§ **Text provided**
- - - - -

It was a curious headline on the front page of Sunday’s Virginian-Pilot:

There’s so many guns out here”

And no, I’m not just talking about the bad grammar.

It was the meat of the story that followed.

Seems Norfolk’s police chief analyzed data pertaining to all of the shootings in his city. What he found was that while the number of homicides are down sharply, the number of shootings - presumably by those with bad aim - are up.

Why is that?

The shooters are getting younger and younger. Cops recently took a gun off an 11-year-old, said Chief Larry Boone who noted that a few years ago, many gunmen - gunkids, rather - were 15 and 16 years old. Now they’re 12 and 13.

So young they don’t know how to shoot properly.

“That’s why you’re seeing bullets going everywhere,” explained Boone.

The chief went on to say that most of the weapons used by the shooters were purchased legally, then stolen from their rightful owners. From homes and cars.

Look, as a strong supporter of the Second Amendment I believe gun owners must be responsible for their weapons. You can’t throw a Glock in the glove box and leave your car unlocked.

On the other hand, it would be nice if hoodlums weren’t breaking into houses and cars looking for weapons. Last time I checked, those acts were felonies.

The chief seemed to blame two parties for the number of firearms: gun owners who weren’t being careful with their weapons, and straw purchasers - sometimes the girlfriends of gang members - legally buying guns for their thug boyfriends.

- - - - -

§ **Data rows**
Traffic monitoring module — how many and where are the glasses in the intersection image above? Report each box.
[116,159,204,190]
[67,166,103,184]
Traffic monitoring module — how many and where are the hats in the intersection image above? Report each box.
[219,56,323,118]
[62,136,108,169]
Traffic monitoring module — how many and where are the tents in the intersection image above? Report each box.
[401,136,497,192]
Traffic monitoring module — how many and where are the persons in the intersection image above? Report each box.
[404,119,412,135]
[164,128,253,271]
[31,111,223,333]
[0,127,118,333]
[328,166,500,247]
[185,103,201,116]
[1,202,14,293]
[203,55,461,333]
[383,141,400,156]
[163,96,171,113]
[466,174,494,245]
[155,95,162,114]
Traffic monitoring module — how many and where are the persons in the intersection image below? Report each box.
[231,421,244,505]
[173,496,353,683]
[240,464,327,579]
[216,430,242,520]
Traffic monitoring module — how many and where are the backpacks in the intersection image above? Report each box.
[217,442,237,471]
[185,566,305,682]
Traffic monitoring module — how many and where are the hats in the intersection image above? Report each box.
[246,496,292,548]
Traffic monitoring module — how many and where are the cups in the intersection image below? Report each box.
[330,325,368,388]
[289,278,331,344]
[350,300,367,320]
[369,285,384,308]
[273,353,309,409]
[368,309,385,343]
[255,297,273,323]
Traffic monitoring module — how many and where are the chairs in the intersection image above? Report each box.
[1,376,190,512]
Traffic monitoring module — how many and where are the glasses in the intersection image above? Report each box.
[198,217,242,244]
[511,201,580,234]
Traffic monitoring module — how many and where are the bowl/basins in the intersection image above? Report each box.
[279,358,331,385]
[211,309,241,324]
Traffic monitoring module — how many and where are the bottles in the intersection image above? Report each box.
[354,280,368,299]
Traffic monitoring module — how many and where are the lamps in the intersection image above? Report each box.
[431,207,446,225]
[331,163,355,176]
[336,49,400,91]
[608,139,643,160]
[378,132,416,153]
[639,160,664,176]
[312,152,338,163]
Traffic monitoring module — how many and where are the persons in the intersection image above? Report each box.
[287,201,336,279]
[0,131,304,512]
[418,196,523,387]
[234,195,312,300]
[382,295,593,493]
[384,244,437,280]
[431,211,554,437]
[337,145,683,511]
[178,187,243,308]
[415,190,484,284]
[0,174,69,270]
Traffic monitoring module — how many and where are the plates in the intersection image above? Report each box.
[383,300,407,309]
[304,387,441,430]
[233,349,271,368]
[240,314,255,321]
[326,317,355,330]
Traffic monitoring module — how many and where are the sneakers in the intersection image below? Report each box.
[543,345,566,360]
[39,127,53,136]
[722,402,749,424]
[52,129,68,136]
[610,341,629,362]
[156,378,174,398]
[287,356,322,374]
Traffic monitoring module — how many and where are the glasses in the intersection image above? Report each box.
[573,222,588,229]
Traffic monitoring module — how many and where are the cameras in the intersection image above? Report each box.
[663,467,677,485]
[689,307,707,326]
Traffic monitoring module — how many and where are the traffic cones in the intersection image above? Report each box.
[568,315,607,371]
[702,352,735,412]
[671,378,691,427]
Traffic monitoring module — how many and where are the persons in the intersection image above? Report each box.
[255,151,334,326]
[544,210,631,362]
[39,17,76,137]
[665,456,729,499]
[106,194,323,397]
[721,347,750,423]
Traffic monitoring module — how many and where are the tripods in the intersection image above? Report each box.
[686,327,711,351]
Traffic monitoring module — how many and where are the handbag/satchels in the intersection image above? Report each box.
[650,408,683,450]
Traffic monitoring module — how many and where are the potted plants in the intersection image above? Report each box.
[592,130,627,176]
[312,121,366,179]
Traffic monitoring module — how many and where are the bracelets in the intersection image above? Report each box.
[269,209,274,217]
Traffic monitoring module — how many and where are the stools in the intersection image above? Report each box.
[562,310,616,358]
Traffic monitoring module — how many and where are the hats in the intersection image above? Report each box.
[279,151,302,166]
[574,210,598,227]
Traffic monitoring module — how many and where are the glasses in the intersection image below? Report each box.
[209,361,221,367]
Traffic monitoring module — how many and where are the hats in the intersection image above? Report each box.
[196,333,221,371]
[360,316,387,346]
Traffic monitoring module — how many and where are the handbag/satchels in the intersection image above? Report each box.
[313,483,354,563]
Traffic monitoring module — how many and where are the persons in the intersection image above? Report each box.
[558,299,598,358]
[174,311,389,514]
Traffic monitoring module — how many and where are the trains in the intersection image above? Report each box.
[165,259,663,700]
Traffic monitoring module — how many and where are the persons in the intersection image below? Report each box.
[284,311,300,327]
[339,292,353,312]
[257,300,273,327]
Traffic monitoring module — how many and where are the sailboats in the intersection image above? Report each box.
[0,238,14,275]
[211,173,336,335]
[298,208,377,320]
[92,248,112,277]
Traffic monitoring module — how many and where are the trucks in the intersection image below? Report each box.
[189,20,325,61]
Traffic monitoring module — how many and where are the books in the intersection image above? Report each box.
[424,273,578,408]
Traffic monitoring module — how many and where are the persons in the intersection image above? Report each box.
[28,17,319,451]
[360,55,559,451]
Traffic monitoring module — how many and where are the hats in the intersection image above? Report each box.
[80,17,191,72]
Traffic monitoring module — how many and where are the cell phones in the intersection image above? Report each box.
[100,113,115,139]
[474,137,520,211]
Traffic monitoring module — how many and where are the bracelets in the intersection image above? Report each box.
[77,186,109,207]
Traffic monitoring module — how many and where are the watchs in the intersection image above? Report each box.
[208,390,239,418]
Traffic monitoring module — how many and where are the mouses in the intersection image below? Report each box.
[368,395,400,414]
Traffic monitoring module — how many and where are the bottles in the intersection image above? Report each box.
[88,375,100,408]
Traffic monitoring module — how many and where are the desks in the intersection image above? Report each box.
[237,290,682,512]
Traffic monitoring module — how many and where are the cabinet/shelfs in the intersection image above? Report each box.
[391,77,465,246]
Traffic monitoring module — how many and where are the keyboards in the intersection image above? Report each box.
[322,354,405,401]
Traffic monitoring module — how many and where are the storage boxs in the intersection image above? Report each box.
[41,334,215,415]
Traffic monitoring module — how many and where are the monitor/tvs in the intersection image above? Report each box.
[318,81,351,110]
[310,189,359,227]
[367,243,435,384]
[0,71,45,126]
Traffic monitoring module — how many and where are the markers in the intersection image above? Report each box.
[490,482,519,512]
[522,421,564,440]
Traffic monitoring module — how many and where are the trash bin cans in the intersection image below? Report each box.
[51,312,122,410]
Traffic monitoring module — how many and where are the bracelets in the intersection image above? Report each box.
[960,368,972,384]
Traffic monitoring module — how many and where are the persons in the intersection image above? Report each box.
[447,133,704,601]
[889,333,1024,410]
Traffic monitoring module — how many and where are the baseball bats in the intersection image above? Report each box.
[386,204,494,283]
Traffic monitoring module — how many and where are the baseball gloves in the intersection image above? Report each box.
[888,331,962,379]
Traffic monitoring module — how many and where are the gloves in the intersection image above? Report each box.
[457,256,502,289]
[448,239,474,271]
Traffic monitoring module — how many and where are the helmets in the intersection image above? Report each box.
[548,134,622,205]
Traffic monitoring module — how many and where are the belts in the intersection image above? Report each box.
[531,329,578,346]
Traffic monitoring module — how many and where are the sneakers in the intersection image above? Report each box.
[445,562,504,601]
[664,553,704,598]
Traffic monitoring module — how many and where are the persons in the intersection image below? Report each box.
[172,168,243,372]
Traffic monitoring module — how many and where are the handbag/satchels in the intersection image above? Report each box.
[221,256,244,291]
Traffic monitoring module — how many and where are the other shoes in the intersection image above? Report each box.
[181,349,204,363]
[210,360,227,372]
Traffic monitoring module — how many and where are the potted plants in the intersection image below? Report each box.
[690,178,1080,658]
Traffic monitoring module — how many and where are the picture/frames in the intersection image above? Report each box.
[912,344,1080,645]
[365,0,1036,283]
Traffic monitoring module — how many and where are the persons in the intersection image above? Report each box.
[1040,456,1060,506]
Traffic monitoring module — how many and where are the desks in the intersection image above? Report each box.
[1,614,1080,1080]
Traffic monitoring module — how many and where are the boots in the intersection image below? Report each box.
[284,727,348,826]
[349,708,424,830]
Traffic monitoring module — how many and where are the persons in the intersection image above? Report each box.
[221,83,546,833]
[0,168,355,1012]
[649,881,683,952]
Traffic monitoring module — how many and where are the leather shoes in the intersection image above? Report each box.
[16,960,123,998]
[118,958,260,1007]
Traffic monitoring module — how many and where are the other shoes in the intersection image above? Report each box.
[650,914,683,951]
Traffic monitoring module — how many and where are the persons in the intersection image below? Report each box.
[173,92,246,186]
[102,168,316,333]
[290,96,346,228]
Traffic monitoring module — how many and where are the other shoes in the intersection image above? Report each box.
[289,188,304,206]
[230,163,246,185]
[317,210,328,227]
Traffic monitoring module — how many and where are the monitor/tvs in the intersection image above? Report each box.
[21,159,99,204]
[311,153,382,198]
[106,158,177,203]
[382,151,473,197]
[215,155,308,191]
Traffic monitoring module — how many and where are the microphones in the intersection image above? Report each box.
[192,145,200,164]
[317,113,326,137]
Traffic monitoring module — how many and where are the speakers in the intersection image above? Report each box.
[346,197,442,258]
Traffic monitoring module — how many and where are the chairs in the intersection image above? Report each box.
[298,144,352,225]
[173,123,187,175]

- - - - -

§ **What this task involves**
Write out the stretch of the piece about Norfolk shootings from "Look, as a strong" through "their thug boyfriends.", word for word. These records have nothing to do with the piece about Norfolk shootings.

§ **Task result**
Look, as a strong supporter of the Second Amendment I believe gun owners must be responsible for their weapons. You can’t throw a Glock in the glove box and leave your car unlocked.

On the other hand, it would be nice if hoodlums weren’t breaking into houses and cars looking for weapons. Last time I checked, those acts were felonies.

The chief seemed to blame two parties for the number of firearms: gun owners who weren’t being careful with their weapons, and straw purchasers - sometimes the girlfriends of gang members - legally buying guns for their thug boyfriends.